— Directions —
A) Copy everything in the Chavurah passage from "For the first" down to "of village life.".
B) Answer these questions using the Chavurah passage below:
(i) For how many years of a camper's Harlam experience are they engulfed with all of camp?
(ii) How far down the road from main camp is the village?
(iii) Three weeks in, how long does the walk from the bunks to the Chader take?

For the first six years of a camper’s Harlam experience, they are engulfed with all of camp. The bunks to the clinics to the chugim to the meals; all camp all the time. Even when they leave camp, it is only for a day or an afternoon. And then Chavurah happens. The oldest campers are sequestered off to the village; a large plot of land a quarter of a mile down the road from main camp. And trust me, that first week, we felt that quarter mile on the way to every meal. But now, three weeks in, we make the walk from the bunks to the Chader in 8 minutes flat. That is probably the most quantitative way we have settled into our lives in the village, so far away from the rest of camp. But the village becomes a camp of its own, unique in every way; so much so that even our beloved Coach, Aaron Selkow, doesn’t quite grasp the uniqueness of village life.

— Provided information —
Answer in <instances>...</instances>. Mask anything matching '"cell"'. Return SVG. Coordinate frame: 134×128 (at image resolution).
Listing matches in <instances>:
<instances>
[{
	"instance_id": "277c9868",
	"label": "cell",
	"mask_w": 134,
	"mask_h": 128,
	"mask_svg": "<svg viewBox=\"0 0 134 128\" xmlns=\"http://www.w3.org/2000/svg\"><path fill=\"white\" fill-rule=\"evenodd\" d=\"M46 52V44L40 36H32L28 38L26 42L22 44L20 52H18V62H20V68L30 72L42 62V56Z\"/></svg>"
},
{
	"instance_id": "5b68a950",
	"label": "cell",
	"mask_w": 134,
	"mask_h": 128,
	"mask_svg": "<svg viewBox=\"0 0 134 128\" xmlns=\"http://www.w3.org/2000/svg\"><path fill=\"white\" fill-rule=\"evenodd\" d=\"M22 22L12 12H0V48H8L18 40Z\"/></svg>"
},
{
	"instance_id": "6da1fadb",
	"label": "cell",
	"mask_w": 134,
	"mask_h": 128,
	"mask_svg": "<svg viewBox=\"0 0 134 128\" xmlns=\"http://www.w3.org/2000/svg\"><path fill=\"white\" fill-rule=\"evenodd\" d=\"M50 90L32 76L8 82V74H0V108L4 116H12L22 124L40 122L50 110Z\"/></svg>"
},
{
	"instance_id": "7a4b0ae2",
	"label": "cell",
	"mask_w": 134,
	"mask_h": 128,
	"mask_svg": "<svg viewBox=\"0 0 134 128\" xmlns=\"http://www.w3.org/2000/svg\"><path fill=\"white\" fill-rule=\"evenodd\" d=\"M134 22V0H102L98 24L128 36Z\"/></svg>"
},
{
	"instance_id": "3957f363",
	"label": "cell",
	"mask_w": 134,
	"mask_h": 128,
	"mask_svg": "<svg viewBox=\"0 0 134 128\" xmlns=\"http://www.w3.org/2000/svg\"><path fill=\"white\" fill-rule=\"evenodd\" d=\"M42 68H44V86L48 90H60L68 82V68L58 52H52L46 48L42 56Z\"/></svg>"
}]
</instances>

— Written responses —
A)
For the first six years of a camper’s Harlam experience, they are engulfed with all of camp. The bunks to the clinics to the chugim to the meals; all camp all the time. Even when they leave camp, it is only for a day or an afternoon. And then Chavurah happens. The oldest campers are sequestered off to the village; a large plot of land a quarter of a mile down the road from main camp. And trust me, that first week, we felt that quarter mile on the way to every meal. But now, three weeks in, we make the walk from the bunks to the Chader in 8 minutes flat. That is probably the most quantitative way we have settled into our lives in the village, so far away from the rest of camp. But the village becomes a camp of its own, unique in every way; so much so that even our beloved Coach, Aaron Selkow, doesn’t quite grasp the uniqueness of village life.

B)
(i) The first six years.
(ii) A quarter of a mile.
(iii) 8 minutes flat.